2006-06-06 03:51:10 | Weblog
この国にいるのはもうたくさんだ。
今朝、心底そう感じた。

いつものように朝の支度を終え、トイレに入る。
おしりを拭こうとしたその時、僕の携帯電話がなった。
朝の電話は大抵ろくな事はない。
電話に出ないわけにもいかず、拭くのは二の次にして、誰にも見せられない姿で電話を取る。

電話はスティーブン。大使館の現地職員で、写真の人。
このブログでも書いたけれど、数ヶ月前に何度か彼の農場にも遊びに行った。
超のつくいい人。

「妻が他界した。

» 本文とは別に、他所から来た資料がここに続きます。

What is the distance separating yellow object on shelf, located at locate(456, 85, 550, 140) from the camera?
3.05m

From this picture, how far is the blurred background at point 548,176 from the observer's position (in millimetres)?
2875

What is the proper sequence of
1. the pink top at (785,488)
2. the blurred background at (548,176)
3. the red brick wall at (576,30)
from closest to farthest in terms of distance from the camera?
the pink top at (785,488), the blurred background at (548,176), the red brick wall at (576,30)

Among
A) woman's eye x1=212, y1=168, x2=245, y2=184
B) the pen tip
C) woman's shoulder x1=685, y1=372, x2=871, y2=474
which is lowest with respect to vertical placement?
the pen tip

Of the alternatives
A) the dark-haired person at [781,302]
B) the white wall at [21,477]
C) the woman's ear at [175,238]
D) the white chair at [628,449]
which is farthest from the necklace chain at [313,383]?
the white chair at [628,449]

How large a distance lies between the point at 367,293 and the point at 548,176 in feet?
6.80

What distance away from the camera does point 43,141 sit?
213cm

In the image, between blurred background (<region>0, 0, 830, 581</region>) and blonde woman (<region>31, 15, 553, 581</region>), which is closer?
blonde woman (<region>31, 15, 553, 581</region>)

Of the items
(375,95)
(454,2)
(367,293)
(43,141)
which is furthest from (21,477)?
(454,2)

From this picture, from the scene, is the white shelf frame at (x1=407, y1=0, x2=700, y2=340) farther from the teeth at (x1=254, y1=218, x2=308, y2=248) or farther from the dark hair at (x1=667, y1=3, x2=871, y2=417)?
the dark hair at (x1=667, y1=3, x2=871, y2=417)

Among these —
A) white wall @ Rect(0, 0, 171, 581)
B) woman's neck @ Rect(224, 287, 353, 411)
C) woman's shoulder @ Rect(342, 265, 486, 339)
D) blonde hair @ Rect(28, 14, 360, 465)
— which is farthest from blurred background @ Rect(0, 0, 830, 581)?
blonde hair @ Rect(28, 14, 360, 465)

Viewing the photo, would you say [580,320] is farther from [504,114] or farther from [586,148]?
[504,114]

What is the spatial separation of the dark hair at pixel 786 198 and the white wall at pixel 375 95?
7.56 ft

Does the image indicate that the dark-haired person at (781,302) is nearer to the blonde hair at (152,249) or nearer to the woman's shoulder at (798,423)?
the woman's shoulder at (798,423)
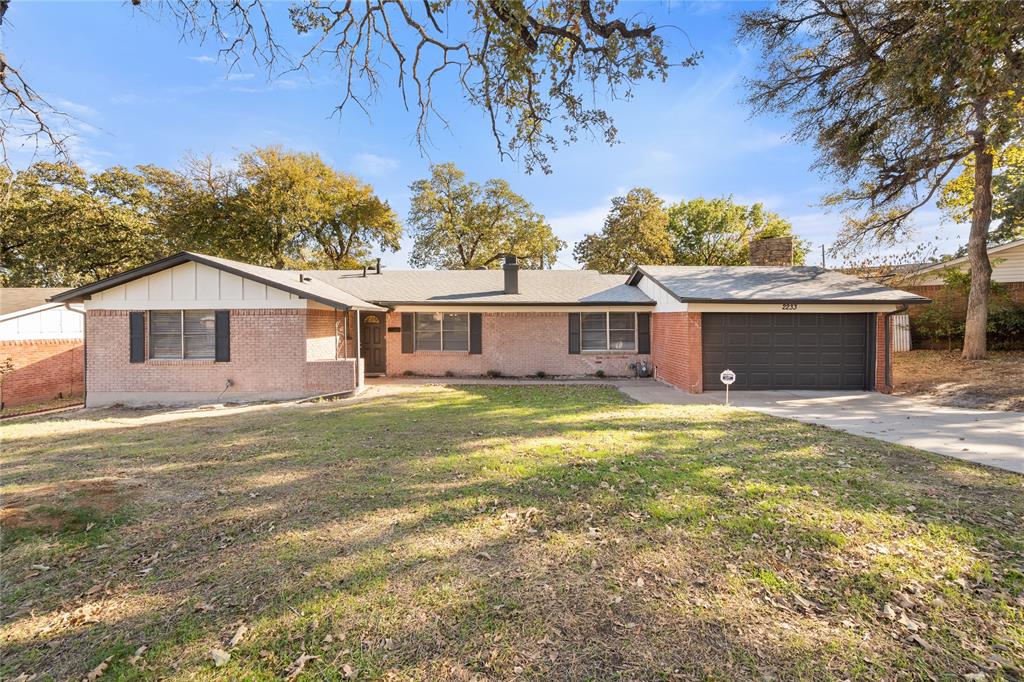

」
彼はひどく弱い声でそう言った。
午前2時、病院で息をひきとった。
彼女を直接は知らないけれど、写真は見たことがあるし、農場で彼らの子供と遊んだことはある。

電話を終えた後、僕は思った。
「この国にいるのはもうたくさん」

僕が赴任してから現地職員の親類が何人亡くなっただろう?
ある人は兄弟を、ある人は親を、そして妻を。
幸い、といったら語弊があるけれど、職員本人を亡くしていないのはまだマシなのかも。
その度に、いつもバカみたいに笑ってる職員の悲しい顔を見ている。
立場上、誰よりも先に報告を受けるから。
かける言葉なんてないし、何もしてやれない。
彼女の運命、途上国の医療事情、先進国の援助・・どれを責めても仕方がない。
やりきれない。
こんな想いもうたくさんだよ。

決して裕福とは言えない家庭だったから、せめて天国では、不自由のない暮らしができることを祈っています。